AUGUSTA — A bill sponsored by Senate President Troy Jackson, D-Allagash, would require the State of Maine to support American manufacturing and the creation of jobs in Maine when it contracts for public works or services.
The bill — LD 1280, “An Act To Establish the Maine Buy American and Build Maine Act” — received a public hearing before the State and Local Government Committee on Monday.
“This bill puts forward a policy that I believe should have been in place a long time ago. I have always believed that if there is work to be done in Maine, it ought to be done by Maine workers. Where there is economic activity in our state, our businesses, workers and communities should benefit from it,” said President Jackson. “Year after year, Maine spends hundreds of millions of dollars on procurements and contracts. This work is done with the support of Maine taxpayers — it’s only fair to ensure that it provides some benefits back to them.”

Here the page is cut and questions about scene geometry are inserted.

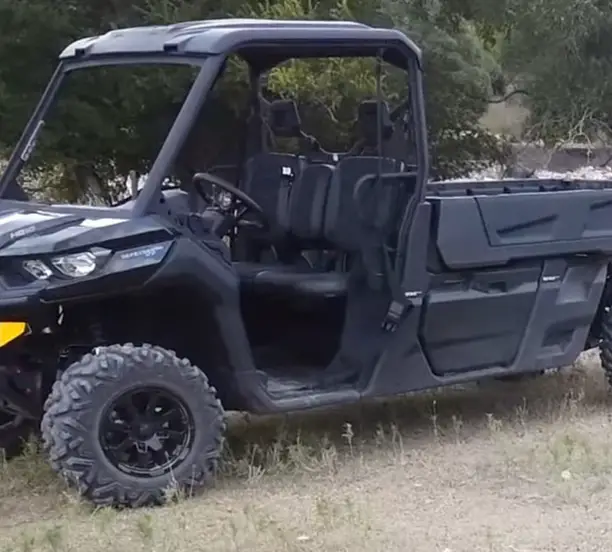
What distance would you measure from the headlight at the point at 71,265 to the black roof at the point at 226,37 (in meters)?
1.05

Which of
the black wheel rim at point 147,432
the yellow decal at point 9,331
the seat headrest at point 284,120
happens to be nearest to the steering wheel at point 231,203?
the seat headrest at point 284,120

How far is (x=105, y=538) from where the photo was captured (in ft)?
18.0

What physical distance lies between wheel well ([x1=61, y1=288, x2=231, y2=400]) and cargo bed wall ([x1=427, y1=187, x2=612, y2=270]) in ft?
4.18

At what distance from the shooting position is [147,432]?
6.10 meters

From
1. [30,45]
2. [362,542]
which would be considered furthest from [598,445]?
[30,45]

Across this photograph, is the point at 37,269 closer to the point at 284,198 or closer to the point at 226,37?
the point at 226,37

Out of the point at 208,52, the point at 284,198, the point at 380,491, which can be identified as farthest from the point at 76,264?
the point at 380,491

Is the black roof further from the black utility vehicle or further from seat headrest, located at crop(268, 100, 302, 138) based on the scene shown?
seat headrest, located at crop(268, 100, 302, 138)

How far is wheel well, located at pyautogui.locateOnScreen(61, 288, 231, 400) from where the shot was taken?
6281 millimetres

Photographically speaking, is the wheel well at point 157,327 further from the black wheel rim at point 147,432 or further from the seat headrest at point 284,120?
the seat headrest at point 284,120

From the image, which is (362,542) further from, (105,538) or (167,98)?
(167,98)

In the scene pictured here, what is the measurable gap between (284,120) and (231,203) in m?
0.81

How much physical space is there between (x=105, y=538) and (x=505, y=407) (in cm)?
324

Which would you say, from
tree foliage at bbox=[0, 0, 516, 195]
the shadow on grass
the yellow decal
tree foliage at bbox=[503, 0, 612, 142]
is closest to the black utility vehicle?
the yellow decal
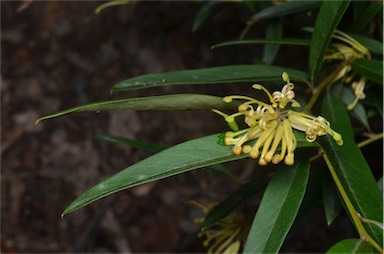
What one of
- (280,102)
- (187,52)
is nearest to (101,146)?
(187,52)

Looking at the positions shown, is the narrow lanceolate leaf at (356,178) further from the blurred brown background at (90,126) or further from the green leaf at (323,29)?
the blurred brown background at (90,126)

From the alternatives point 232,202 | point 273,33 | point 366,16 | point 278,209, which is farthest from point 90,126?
point 278,209

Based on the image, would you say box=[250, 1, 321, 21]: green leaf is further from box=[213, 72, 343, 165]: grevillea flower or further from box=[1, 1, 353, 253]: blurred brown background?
box=[1, 1, 353, 253]: blurred brown background

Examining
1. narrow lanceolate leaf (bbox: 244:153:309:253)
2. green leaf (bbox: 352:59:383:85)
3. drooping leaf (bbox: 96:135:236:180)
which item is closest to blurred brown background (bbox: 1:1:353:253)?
drooping leaf (bbox: 96:135:236:180)

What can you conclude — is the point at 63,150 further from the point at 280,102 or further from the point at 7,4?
the point at 280,102

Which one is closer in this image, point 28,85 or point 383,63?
point 383,63

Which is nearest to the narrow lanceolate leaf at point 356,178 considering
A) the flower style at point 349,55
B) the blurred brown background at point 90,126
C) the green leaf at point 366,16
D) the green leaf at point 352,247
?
the green leaf at point 352,247
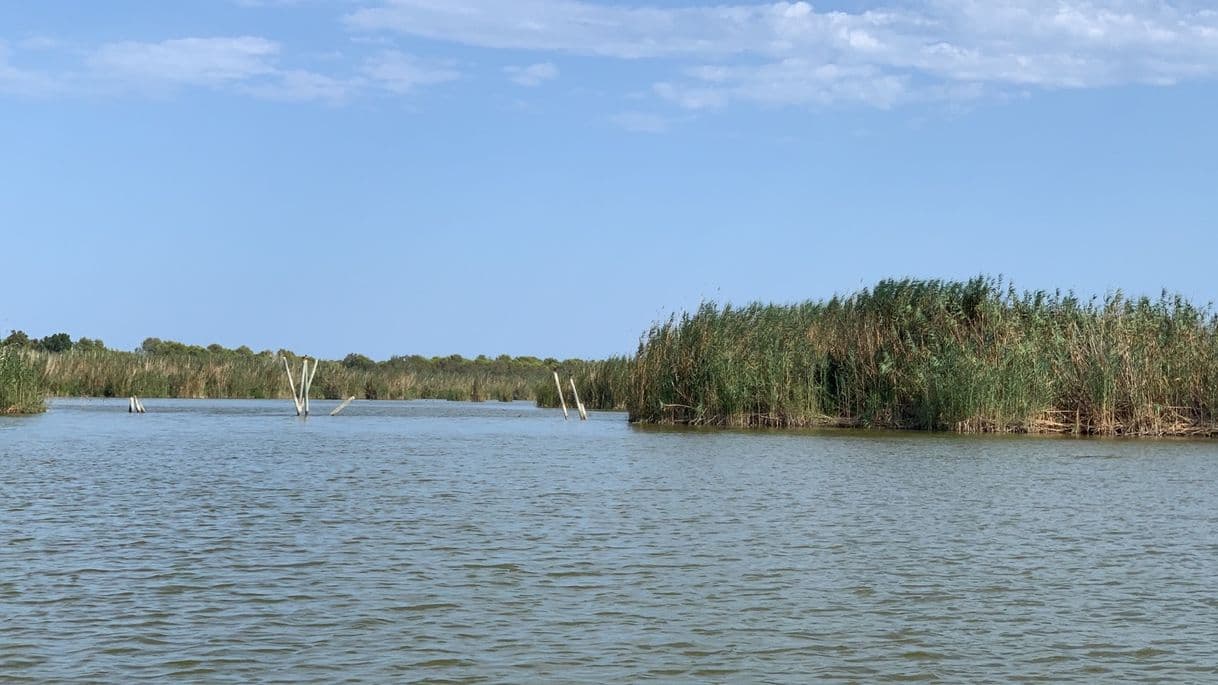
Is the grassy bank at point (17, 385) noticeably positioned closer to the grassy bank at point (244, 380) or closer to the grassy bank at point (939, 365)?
the grassy bank at point (244, 380)

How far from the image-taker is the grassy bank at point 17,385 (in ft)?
110

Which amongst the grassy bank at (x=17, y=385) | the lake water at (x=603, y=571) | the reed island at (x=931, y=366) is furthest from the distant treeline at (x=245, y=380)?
the lake water at (x=603, y=571)

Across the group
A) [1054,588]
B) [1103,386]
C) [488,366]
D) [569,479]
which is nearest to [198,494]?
[569,479]

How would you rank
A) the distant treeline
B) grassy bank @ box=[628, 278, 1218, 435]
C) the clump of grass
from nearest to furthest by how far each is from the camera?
grassy bank @ box=[628, 278, 1218, 435] < the clump of grass < the distant treeline

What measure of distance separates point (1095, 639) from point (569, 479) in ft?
33.8

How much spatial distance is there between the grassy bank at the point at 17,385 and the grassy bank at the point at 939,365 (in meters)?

Under current law, there’s little to stop the state from sending taxpayer dollars out of state, or from supporting companies that have outsourced jobs. President Jackson’s bill would require that all public works contracts contain a provision requiring that manufactured goods, including iron and steel, must be manufactured in the United states.
It also requires that if two or more substantially similar bids are submitted for a public works contract, preference must be given to a bid submitted by an in-state contractor. If an in-state contractor submits a higher bid than an out-of-state contractor, the bill would require the state to give the Maine contractor an opportunity to match the low bid.
“This issue hits close to home for me. I’ve seen first-hand what happens when business in Maine is done be people from far away, who take their wages with them when they leave our state. It puts our workers at a disadvantage and leaves holes in our communities,” said Jackson. “If Mainers had these jobs, they could have — and would have — invested their wages in their communities.”
The Maine AFL-CIO also spoke in favor of the proposal at the public hearing. The bill faces further work in the State and Local Government Committee.